There is a battle brewing in the trucking industry between safety advocates and those looking to enhance the field’s profitability, and it is Alabama and the nation’s truck drivers and motorists who may suffer most as a result. Per BOSS magazine, 2014 was a harrowing year for commercial truckers, as it saw the number of truck-driver fatalities in America rise for the fifth consecutive time, with 761 truckers losing their lives on the job that year alone.
To address the growing number of driver deaths and injuries, and also, associated rising insurance costs, new truck safety features are becoming increasingly mainstream. In-cab cameras are becoming more and more common, and auto-braking technology is also gaining steam among American trucking companies. Some truck drivers and others with ties to the industry feel that driver-facing cameras, which are also growing in popularity, are too invasive. This allegation caused one national retailer to try technology that would only turn the camera on after a sharp turn, hard brake or similar action.
Other innovations that may make their way into the commercial-trucking mainstream include an app that would allow truck drivers to get gas without actually having to exit their trucks. The app, designed by one of the nation’s leading auto retailers, would also record important information about drivers’ actions that could be used to back up or refute insurance claims.

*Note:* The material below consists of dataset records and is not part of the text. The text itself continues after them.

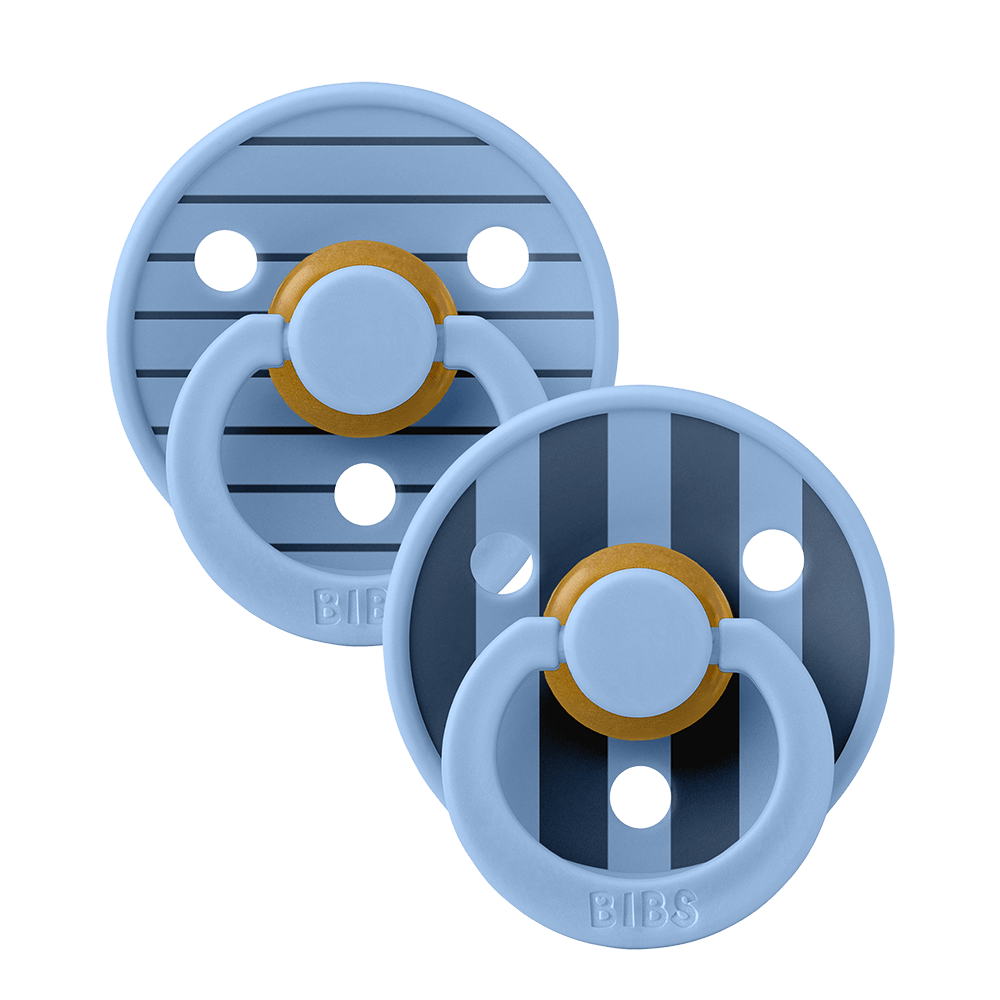 Pack de 2 sucettes BIBS STUDIO Colour - Sky Blue Mix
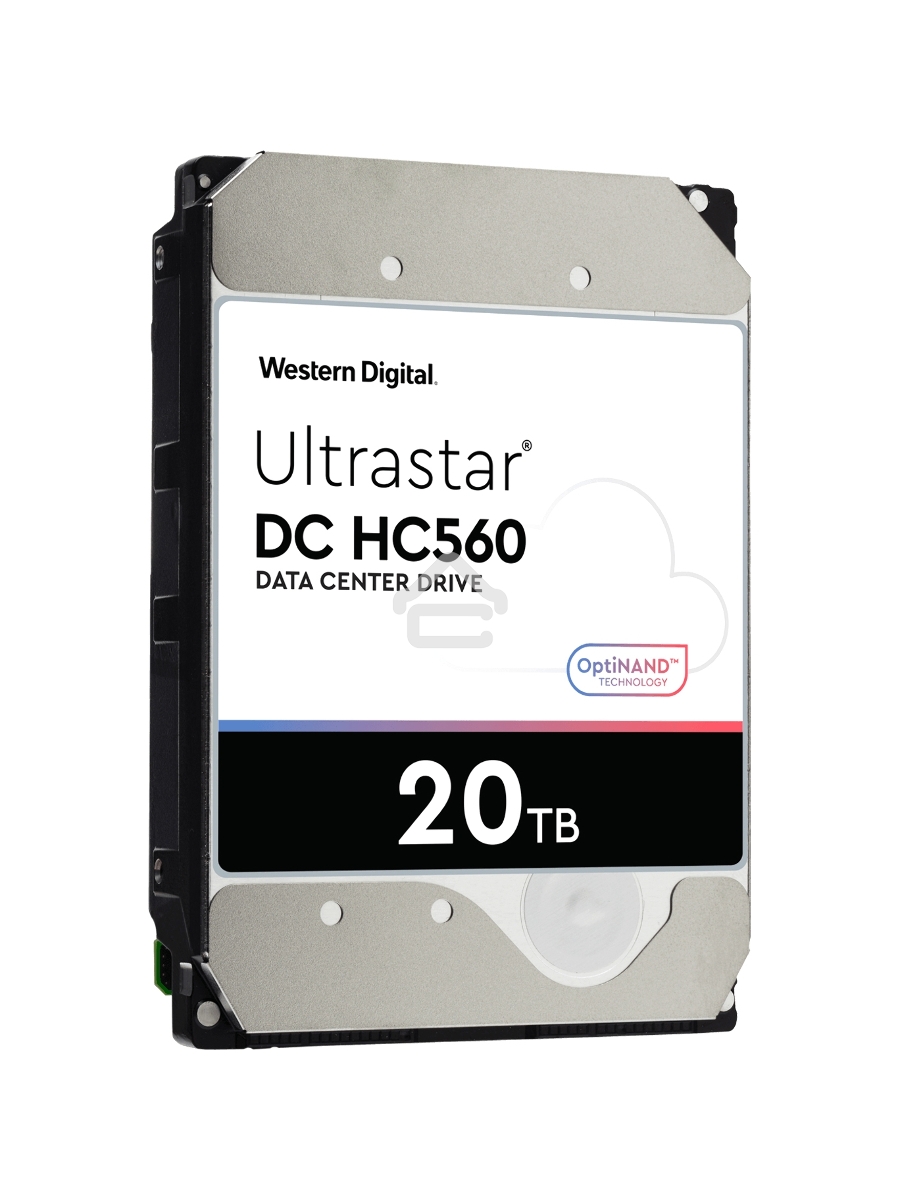 Жесткий диск Western Digital HDD SATA 20Tb Ultrastar DC HC560 0F38785 7200 6Gb/s 512Mb 1 year ocs (analog WUH722020ALE6L4)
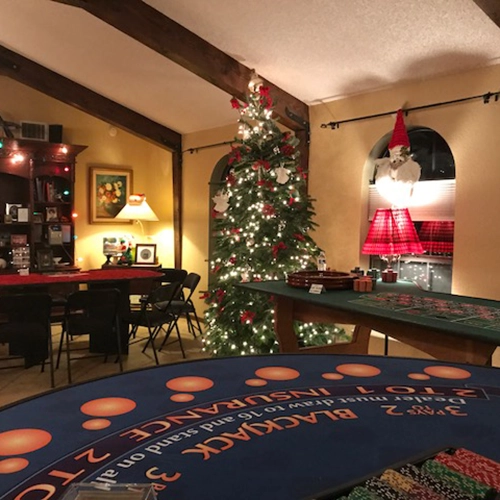 Casino themed Christmas party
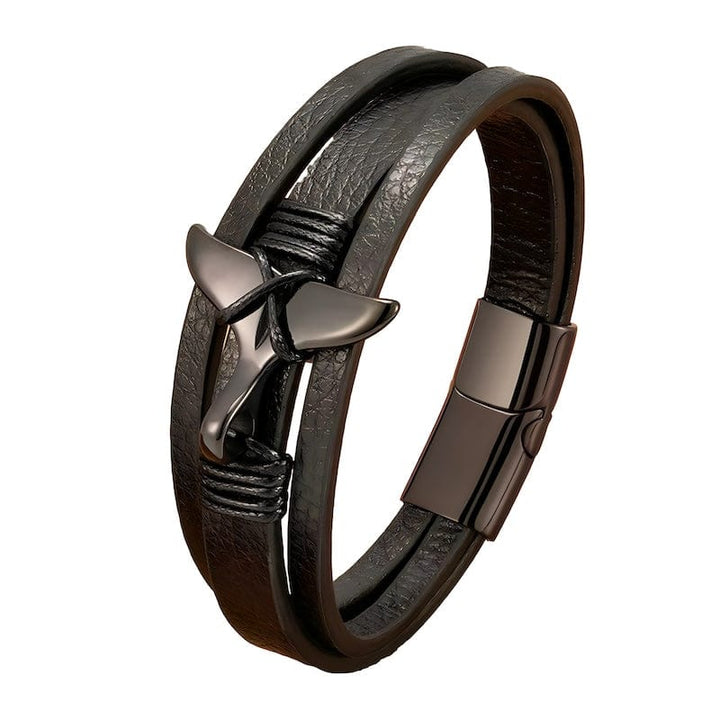 Leather Mermaid Tail Multilayer Leather Bracelet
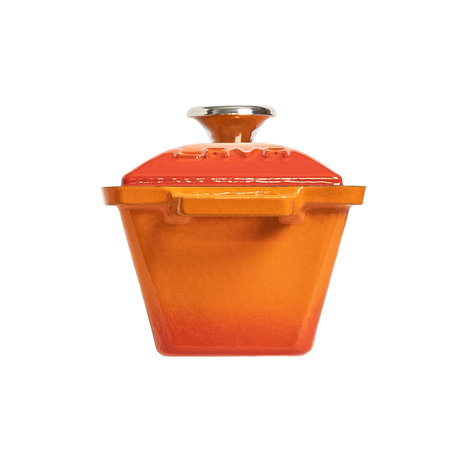 Lava Geëmailleerde gietijzeren terrine 26,5x8,5x6cm 1,05L oranje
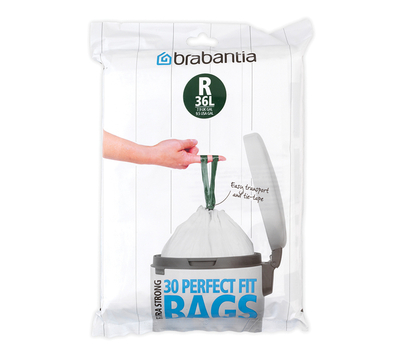  Brabantia Мешки для мусора PerfectFit, размер R (36 л), упаковка-диспенсер, 20 шт., фото 1 
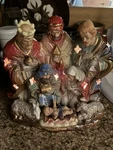 Kirklands Christmas Potters Grade Nativity Night Light. Works No Chips!. Fixed Price $27.77.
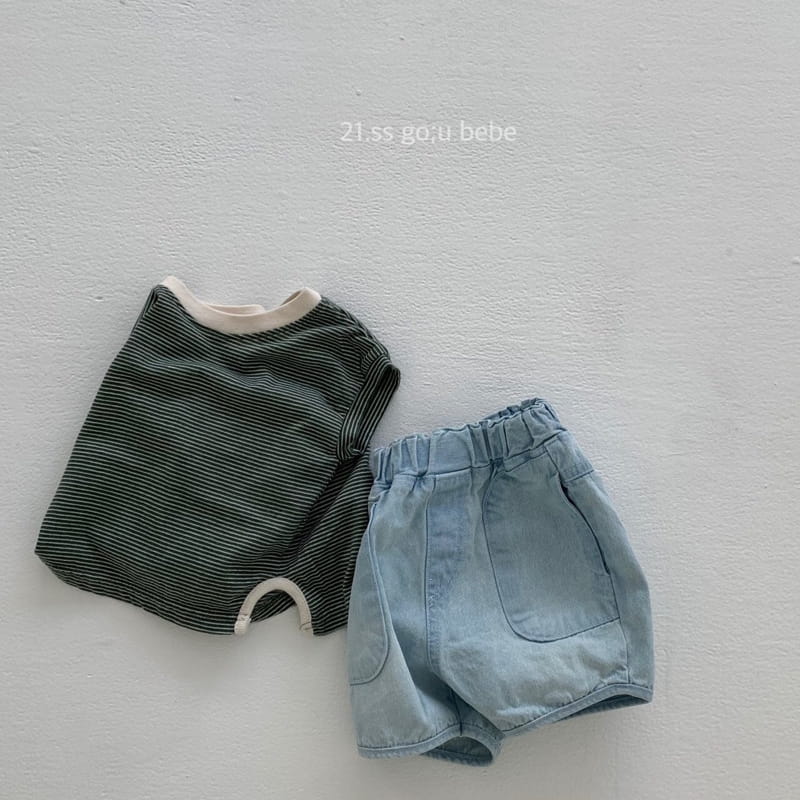GO;U - Korean Children Fashion - #Kfashion4kids - Cuty Denim Shorts - 10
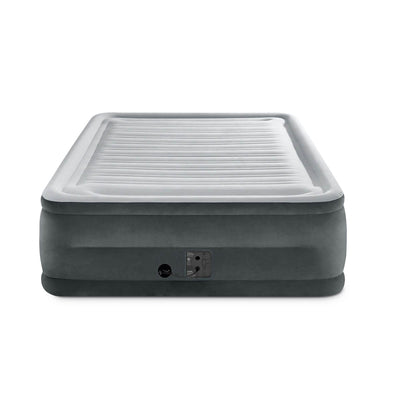 Intex Queen Comfort High Rise Airbed Mattress w/ Built In Pump & Cordless Pump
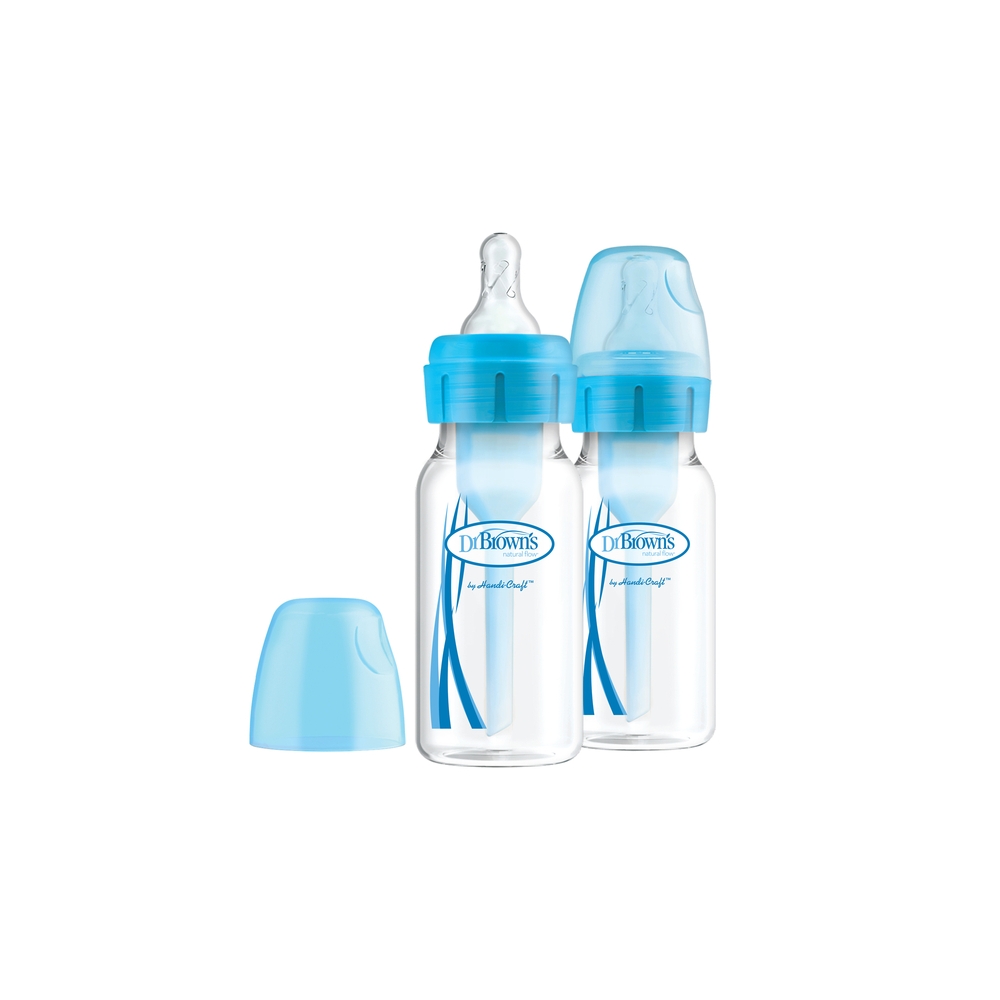 SB42405 STOVAS.BUTELIS. 120ML PARINKTYS+ 2PAK MĖLYNA-Maitinimui, Buteliukai ir žindukai-e-vaikas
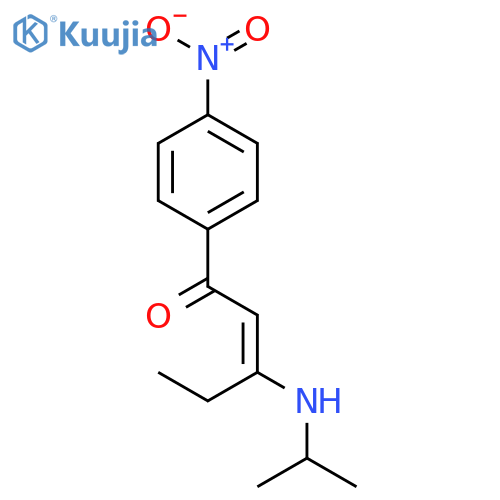 2-PENTEN-1-ONE, 3-[(1-METHYLETHYL)AMINO]-1-(4-NITROPHENYL)- structure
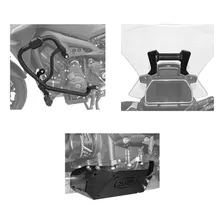 Kit Scam Protetor Motor Carter + Suporte Gps - Tracer 900 Gt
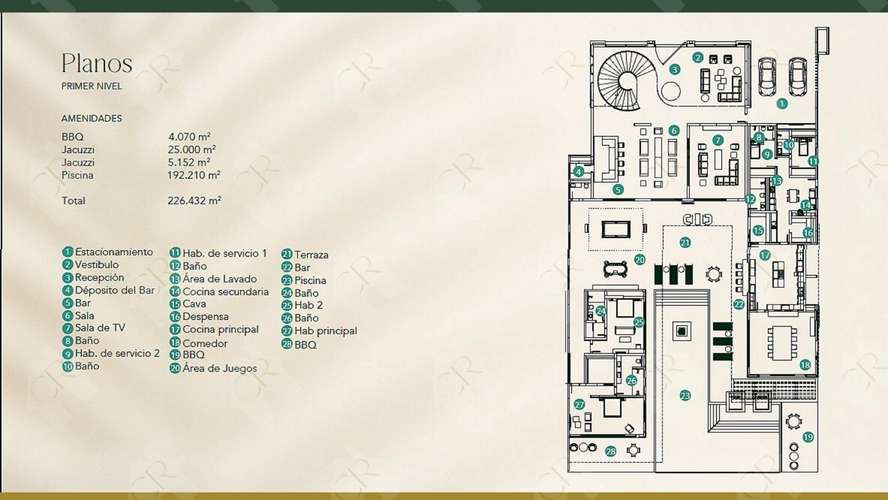 Villa de 10 habitaciones en Cap Cana frente al campo de golf - Imagen 7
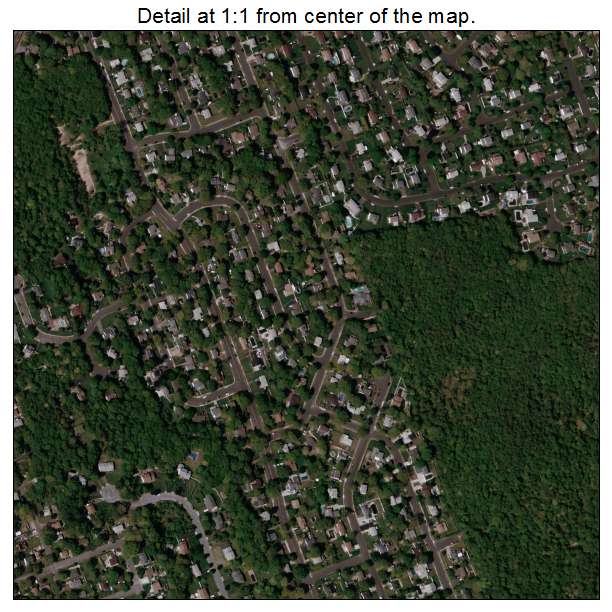 Farmingville, New York aerial imagery detail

While such technologies are intended to reduce accidents and associated injuries and deaths, some lobbyists for major trucking companies are working to see that many of the proposed new safety regulations and innovations do not see the light of day. A recent example involves a proposed mandate known as the “restart rule,” which would have required truckers to take mandatory, 34-hour breaks after meeting certain work criteria. The rule was vehemently opposed by some of the nation’s largest trucking organizations, and it is not currently in effect as a result.